▶ EXERCISE INPUTS

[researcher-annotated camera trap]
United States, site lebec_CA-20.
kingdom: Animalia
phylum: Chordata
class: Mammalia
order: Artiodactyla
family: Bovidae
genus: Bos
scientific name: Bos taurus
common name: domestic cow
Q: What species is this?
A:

▶ TASK REQUIREMENTS
Give back the records above, character for character.

▶ REPLY
[researcher-annotated camera trap]
United States, site lebec_CA-20.
kingdom: Animalia
phylum: Chordata
class: Mammalia
order: Artiodactyla
family: Bovidae
genus: Bos
scientific name: Bos taurus
common name: domestic cow
Q: What species is this?
A:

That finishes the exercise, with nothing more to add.